Forum Moderators: open
There is much talk of PR being devided equally amoung the links off a page. More links on a page = less PR each.
There is also visual evidence that PR simply drops a point for each level of depth on a site.
Sooooo.... Let us assume that I have a page on my site ( lets call it page "A" ) that has a PR of 8. There are three links off that page, two go to "content directory " areas of my site ( lets call them pages "B" & "C" ) and the third goes to what we could ( but wont ) call a links page ( lets call it page "D" ) Visual evidence would suggest that each of these three pages would be a PR 7.
If page "D" contained a list of catagories and sub catagories within my relevant niche area. ( all very focused and to the point ) clicking on any of those links ( catagories or sub catagories ) would take you to a page which is now one more level doen and would be a PR 6 ( lets call this page "E")
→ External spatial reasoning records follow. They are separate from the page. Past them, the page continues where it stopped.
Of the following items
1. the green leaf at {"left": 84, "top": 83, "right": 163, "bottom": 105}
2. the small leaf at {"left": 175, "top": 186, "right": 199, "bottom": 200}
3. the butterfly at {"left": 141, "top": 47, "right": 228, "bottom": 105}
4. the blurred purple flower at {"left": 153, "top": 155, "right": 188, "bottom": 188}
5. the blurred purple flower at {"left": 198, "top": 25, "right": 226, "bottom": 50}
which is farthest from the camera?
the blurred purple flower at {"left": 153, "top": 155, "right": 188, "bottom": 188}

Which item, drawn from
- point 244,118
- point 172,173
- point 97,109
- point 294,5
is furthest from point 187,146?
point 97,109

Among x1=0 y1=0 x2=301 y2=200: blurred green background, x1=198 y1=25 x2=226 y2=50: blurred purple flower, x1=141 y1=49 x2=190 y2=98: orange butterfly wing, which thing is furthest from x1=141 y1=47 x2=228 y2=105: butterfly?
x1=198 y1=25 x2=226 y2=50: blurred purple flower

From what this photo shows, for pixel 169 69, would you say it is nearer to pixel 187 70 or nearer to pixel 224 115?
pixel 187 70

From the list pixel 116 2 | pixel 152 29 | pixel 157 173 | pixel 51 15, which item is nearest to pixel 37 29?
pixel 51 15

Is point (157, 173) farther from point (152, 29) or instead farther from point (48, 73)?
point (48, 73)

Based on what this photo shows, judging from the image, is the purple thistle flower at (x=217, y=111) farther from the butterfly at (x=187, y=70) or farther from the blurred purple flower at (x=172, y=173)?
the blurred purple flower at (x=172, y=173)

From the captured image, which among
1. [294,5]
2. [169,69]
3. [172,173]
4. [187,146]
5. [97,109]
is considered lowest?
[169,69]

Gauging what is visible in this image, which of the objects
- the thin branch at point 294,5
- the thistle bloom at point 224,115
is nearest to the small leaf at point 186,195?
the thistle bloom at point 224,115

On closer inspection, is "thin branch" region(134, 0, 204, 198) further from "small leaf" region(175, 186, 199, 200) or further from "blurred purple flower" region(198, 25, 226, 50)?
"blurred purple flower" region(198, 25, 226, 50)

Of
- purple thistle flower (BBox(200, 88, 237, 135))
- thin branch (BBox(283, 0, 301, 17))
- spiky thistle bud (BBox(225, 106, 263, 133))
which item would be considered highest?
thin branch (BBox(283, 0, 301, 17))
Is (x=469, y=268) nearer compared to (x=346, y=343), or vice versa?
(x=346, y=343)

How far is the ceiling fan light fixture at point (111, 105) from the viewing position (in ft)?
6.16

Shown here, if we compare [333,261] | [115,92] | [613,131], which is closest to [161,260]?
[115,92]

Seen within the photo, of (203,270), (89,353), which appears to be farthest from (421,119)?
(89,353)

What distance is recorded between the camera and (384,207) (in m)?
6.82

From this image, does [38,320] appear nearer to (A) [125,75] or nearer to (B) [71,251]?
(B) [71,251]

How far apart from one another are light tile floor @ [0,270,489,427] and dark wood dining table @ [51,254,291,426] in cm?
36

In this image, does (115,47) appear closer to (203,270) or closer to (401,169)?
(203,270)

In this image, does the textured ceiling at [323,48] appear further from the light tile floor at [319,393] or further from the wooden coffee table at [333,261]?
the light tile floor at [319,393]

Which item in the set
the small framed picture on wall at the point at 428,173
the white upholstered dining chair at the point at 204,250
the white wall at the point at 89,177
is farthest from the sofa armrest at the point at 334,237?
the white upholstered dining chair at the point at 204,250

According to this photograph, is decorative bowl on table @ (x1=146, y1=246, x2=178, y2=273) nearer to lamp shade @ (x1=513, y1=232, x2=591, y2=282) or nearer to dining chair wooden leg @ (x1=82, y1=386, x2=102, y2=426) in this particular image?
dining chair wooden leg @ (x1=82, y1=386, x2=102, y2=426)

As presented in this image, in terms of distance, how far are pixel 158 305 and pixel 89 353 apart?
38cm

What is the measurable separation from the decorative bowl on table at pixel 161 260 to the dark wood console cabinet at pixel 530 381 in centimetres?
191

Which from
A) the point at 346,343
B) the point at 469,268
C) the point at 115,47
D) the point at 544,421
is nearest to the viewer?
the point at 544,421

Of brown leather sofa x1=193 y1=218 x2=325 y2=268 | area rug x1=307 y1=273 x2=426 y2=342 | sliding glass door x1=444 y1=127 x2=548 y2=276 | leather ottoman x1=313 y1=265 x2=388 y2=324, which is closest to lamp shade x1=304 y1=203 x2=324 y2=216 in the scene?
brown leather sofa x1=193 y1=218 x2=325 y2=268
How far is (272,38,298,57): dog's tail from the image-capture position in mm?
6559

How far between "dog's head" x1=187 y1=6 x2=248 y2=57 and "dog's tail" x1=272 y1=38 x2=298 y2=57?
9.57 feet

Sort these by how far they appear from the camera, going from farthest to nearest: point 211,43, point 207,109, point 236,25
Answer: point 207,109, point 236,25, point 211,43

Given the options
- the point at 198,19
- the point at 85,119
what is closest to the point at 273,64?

Page "E" obviously contains a list of relevant, high quality, interesting relevant ( just to stress the point ) sites.... but the link for each site takes you to a page with a full description ( and possibly a critique ) of just that one site. ( lets call this page "F".... there would be lots of page "F"s ) This page "F" would have a PR of 5 which would go only to this one site described and linked to on the page.
Is this right? or am I just talking scribble?
The reason for this often coinciding with the URLs, is that many pages have approximately 20 links on (with a wide margin) and this is approximately the number of links that cause PR to reduce by one notch.
The numbers are affected by breadcrumbs, sibbling and cousin links, general links (eg. contact or copyright), PR being injected from outside the site, 404s, /robots.txt, etc.
many people would disagree with the actual numbers used, but hopefully you get the idea
There is also visual evidence that PR simply drops a point for each level of depth on a site.
As already mentioned by ciml, it depends on the number of links on the page. If a page has few links, ToolbarPR will drop by one or is unchanged. (It depends on the exact number of links and if the page has a high or low Toolbar PRx. Of course, the real PR is decreased in any case even if the ToolbarPR is unchanged.)
On the other hand, if there are numerous links on the page, PR will drop at least by one (but can also drop by 2 or even more).
have approximately 20 links on
It seems that this is not the latest value. After the new PR update, it seems that this number was decreased while the damping factor was slightly increased. (Although, I have to analyze this in detail.)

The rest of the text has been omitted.